* [Short task]:
Rewrite everything from the line containing "Can you determine which item from" down to the line containing "is furthest from roadside" in the listing, changing "concrete curb" to "stone curb" and keeping everything else as is.

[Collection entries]
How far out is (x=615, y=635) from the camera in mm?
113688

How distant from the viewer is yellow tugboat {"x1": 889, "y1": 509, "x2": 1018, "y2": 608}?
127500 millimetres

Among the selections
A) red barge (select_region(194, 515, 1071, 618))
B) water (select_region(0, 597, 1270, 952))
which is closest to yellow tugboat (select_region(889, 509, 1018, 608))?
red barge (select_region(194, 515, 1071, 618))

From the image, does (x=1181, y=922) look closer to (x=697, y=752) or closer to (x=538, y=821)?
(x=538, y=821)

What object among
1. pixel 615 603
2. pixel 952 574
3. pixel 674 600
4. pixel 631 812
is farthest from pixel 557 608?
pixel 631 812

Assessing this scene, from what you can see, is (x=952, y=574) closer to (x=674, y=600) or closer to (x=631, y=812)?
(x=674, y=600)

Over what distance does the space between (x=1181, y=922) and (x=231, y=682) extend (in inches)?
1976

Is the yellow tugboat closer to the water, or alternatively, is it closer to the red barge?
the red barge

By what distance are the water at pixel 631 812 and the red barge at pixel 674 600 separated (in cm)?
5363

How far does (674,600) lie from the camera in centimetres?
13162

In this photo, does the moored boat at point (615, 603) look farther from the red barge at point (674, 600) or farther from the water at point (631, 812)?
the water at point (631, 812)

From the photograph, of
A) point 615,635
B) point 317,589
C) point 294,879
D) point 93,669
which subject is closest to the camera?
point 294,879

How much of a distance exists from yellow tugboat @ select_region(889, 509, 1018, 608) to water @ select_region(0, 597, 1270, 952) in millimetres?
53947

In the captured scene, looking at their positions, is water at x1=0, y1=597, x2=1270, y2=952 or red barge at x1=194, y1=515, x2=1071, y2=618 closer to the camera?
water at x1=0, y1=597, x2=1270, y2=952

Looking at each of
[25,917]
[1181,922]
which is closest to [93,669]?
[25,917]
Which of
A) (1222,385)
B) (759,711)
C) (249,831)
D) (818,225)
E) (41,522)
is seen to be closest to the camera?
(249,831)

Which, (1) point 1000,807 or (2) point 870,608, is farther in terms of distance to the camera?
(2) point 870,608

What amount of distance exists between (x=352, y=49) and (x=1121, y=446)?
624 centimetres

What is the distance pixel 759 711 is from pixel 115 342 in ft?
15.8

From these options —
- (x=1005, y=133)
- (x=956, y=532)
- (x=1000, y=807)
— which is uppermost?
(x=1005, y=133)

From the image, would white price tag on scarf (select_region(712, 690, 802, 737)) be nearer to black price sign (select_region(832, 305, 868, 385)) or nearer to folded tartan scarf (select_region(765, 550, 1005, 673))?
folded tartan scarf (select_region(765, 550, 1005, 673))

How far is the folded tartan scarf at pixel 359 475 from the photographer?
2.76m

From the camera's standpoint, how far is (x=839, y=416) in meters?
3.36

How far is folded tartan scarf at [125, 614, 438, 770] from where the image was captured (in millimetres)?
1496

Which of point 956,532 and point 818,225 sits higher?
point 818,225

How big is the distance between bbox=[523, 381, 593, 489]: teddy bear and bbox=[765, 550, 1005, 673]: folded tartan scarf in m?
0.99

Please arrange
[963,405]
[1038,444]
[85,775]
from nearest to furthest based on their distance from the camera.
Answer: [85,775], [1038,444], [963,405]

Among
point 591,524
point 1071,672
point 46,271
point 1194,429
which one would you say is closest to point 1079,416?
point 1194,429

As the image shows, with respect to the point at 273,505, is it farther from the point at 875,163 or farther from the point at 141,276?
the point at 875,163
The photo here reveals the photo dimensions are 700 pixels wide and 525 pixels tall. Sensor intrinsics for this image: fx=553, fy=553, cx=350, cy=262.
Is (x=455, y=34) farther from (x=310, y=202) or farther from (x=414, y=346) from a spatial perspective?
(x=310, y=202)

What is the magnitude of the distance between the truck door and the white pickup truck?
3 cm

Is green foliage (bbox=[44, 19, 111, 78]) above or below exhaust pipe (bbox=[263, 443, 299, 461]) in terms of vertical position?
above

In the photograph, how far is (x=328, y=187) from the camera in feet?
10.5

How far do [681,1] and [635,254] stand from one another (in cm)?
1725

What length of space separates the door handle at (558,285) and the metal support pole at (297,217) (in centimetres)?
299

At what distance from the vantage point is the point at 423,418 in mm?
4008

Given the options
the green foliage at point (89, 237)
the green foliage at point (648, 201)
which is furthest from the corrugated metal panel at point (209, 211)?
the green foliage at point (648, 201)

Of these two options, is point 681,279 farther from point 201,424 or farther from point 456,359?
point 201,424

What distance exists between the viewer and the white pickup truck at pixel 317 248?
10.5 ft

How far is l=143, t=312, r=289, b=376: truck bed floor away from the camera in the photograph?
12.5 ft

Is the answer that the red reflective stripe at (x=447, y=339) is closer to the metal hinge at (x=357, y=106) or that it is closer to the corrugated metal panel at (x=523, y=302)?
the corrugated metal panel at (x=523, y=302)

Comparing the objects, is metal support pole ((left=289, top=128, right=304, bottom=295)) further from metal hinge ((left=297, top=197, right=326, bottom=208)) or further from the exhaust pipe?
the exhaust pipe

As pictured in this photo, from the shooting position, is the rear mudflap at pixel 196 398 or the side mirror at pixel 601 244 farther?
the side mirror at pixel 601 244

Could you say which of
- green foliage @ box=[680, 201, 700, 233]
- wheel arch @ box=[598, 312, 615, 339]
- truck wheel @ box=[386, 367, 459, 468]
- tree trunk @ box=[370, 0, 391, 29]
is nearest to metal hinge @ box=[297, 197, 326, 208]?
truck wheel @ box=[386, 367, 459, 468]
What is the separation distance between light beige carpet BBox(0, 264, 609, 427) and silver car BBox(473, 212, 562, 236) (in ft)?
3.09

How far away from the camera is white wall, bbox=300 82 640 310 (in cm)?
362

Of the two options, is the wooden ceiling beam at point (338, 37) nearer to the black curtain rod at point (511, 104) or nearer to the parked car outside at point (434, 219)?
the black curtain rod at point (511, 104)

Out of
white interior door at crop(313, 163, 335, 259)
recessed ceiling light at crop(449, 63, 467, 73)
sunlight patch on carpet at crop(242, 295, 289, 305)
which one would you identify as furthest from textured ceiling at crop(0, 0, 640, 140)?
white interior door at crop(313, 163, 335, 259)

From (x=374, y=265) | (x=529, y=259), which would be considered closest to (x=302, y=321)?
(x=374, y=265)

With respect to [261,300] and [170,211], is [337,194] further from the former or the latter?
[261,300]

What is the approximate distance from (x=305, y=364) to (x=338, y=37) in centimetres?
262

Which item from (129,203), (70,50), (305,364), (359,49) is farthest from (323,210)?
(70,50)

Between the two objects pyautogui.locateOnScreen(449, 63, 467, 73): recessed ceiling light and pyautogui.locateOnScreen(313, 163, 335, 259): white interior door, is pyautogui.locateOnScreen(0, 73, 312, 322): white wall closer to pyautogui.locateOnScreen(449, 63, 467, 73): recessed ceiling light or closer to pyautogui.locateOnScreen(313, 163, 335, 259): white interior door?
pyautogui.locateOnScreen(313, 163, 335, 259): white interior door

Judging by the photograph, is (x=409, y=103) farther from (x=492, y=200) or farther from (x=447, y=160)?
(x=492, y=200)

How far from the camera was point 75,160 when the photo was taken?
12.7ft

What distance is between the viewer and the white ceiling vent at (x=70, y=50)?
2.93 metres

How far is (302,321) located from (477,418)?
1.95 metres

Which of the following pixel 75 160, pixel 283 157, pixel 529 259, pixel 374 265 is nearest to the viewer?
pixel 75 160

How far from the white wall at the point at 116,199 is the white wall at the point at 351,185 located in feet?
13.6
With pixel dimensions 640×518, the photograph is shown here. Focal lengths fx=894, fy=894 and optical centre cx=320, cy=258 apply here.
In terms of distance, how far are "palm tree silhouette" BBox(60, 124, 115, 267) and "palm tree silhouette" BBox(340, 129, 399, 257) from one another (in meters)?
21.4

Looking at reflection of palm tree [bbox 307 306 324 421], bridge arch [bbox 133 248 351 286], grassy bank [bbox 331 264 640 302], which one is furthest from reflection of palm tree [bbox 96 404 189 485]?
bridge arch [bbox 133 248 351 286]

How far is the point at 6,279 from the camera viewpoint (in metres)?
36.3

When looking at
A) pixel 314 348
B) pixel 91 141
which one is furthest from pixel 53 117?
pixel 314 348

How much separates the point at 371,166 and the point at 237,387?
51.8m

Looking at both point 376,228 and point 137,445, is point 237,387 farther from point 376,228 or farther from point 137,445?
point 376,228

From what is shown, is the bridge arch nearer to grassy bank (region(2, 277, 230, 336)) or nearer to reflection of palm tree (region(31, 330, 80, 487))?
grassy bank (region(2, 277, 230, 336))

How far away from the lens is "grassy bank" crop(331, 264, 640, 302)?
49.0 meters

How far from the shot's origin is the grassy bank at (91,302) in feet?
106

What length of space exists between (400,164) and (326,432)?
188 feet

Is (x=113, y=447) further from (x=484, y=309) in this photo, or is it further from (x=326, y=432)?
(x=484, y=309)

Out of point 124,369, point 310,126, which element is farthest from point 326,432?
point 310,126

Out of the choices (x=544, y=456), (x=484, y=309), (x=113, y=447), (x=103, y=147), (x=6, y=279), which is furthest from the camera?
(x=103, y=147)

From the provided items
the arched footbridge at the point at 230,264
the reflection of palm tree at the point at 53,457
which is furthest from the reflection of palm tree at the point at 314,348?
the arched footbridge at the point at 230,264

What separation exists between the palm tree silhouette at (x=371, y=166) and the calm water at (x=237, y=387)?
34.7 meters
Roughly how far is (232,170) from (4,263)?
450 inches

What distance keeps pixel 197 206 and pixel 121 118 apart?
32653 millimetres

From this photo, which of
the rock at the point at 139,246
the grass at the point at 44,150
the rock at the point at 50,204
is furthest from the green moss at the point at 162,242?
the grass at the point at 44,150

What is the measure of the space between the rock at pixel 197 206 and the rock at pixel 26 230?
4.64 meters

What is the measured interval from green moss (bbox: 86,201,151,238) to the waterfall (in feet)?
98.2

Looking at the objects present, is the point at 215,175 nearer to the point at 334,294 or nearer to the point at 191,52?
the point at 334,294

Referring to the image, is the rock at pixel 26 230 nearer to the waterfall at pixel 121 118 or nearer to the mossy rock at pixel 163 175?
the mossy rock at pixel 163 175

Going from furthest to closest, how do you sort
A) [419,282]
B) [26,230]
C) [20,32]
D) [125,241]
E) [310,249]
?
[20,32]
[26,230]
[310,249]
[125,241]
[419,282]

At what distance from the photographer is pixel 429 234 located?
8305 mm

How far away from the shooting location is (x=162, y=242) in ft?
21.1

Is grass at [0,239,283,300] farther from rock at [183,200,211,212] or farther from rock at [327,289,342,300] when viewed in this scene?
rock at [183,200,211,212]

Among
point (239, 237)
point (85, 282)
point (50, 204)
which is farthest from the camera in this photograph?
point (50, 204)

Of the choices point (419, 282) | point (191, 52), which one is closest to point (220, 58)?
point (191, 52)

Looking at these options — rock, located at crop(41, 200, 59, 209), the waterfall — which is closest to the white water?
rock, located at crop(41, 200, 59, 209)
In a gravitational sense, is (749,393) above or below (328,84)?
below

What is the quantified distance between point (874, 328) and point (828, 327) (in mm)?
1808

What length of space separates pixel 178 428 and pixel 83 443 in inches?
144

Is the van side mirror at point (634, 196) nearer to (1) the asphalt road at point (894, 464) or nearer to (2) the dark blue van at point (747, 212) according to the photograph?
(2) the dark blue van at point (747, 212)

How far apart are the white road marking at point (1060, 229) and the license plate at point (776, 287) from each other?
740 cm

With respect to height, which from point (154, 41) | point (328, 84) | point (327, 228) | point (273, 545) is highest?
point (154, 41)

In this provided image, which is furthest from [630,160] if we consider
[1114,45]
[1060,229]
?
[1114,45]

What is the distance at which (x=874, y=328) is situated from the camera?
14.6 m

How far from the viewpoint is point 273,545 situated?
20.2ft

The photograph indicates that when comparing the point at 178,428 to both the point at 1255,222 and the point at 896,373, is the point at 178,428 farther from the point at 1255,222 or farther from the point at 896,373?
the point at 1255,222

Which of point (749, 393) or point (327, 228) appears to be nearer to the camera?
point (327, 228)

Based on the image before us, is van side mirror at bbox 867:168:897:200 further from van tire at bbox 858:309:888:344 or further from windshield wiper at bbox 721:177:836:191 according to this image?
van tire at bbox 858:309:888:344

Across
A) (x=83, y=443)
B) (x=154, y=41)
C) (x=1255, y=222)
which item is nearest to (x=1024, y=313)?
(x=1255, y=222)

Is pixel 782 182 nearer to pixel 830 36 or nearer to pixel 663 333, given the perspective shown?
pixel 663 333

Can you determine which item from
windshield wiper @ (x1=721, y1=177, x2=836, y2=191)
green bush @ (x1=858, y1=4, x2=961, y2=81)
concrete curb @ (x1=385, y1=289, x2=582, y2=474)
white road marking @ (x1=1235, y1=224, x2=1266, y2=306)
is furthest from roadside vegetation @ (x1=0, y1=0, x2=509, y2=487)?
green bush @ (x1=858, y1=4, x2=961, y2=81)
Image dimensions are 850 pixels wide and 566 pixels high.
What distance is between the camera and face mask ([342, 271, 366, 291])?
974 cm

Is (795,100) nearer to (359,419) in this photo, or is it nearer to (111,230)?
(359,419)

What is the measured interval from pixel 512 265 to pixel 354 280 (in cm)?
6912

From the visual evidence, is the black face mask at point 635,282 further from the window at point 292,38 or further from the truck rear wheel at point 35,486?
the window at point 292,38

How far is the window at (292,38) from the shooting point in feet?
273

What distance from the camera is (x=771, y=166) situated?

* [Response for this exercise]:
Can you determine which item from
windshield wiper @ (x1=721, y1=177, x2=836, y2=191)
green bush @ (x1=858, y1=4, x2=961, y2=81)
stone curb @ (x1=385, y1=289, x2=582, y2=474)
white road marking @ (x1=1235, y1=224, x2=1266, y2=306)
is furthest from roadside vegetation @ (x1=0, y1=0, x2=509, y2=487)?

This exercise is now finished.